Once upon a time, the global behemoth was a tiny barbecue joint in San Bernardino, California. operated by two brothers. And it was a failure. Eight years later, the McDonald brothers reopened — substituting china and silverware for paper wrappers and cardboard cups.
The barbecue was out and burgers, fries, and shakes were in. Once the brothers partnered with milkshake maven Ray Kroc in the 1950s, business boomed.
On the way to becoming Hollywood producers
As the Great Depression strangled the mill towns of their native New Hampshire, a pair of young brothers headed west with dreams of making it big as Hollywood producers. The only work that Richard and Maurice McDonald could ever land in the film industry, however, was pushing around movie sets, and the small cinema they opened in suburban Los Angeles fizzled.
Thirty-seven-year-old Maurice and 31-year-old Richard had to wonder if their hopes of becoming millionaires by the time they turned 50 were just delusions as they opened a tiny drive-in hot dog stand (no hamburgers were on the menu) in Pasadena in 1937. It was a typical drive-in of its era, where drivers parked their cars and carhops came to take their orders.
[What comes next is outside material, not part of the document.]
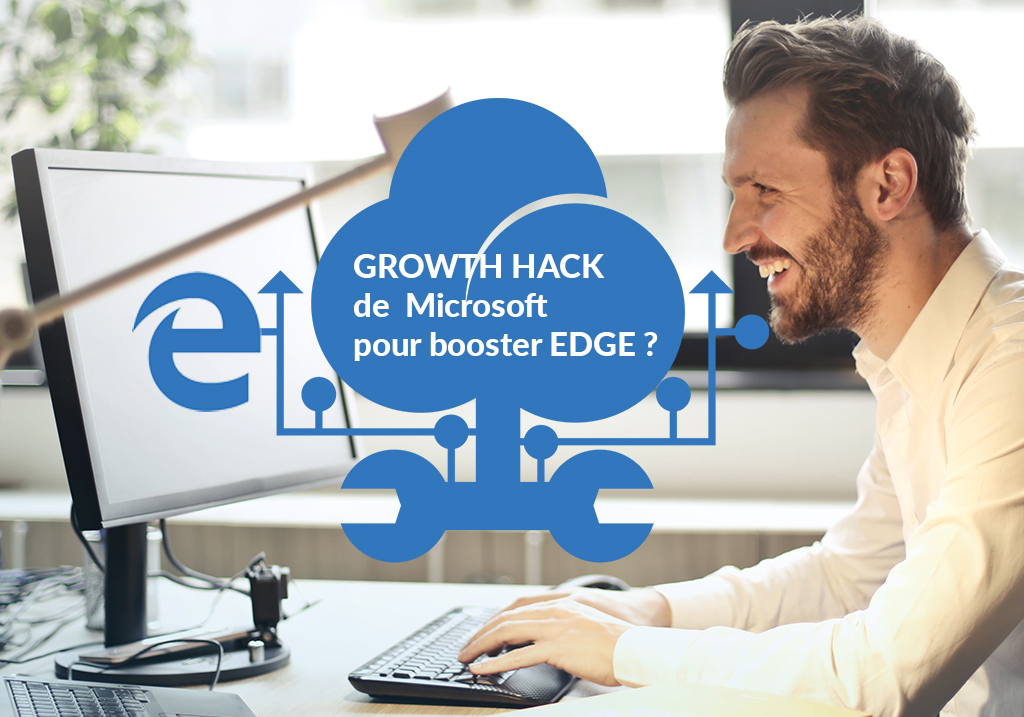 growth hack microsoft edge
In 1940, they closed the hot dog stand and opened a larger restaurant in San Bernardino.
Old McDonald…
The original McDonald’s, just a few blocks from historic Route 66, bore little resemblance to today’s ubiquitous “golden arches,” beginning with the menu. Hard as it may be to believe, the future fast-food giant started out by serving up barbecue slow-cooked for hours in a pit stocked with hickory chips imported from Arkansas.
The feature item at McDonald’s Famous Bar-B-Q was a barbecued beef, ham or pork sandwich with french fries for 35 cents. The eclectic 25-item menu included everything from tamales and chili to peanut butter and jelly sandwiches to ham and baked beans. The 25-cent “aristocratic hamburger” sounded like an offering better suited for Burger King.
The octagon-shaped drive-in barbecue joint lacked inside seating and sported a few stools at its exterior counters, but female carhops in majorette boots and short skirts served most customers who pulled into its parking lot. As the brothers’ business caught on, sales topped $200,000 a year, and as many as 125 cars filled its parking lot on the weekends.
Holly Cows and Pigs
Originally a barbecue drive-in, the brothers discovered that most of their profits came from hamburgers. In 1948, they closed their restaurant for three months, reopening it in December as a walk-up hamburger stand that sold hamburgers, potato chips, and orange juice; the following year, french fries and Coca-Cola were added to the menu. This simplified menu and food preparation using assembly line principles allowed them to sell hamburgers for 15 cents, or about half as much as at a sit-down restaurant. The restaurant was very successful, and the brothers started to franchise the concept in 1953.
The Big M
Very few early McDonald’s restaurants remain, largely because McDonald’s Corporation required its franchisees to update their buildings. The original hexagonal McDonald’s hamburger stand in San Bernardino was demolished in 1957 to be replaced by a building in the Golden Arches style; in an oversight, the McDonald brothers failed to retain rights to the McDonald’s name when they sold the chain to Kroc and were forced to rename it “The Big M”. It went out of business and was demolished in the 1980s, although part of the sign remains; an independent McDonald’s museum was subsequently opened on the site.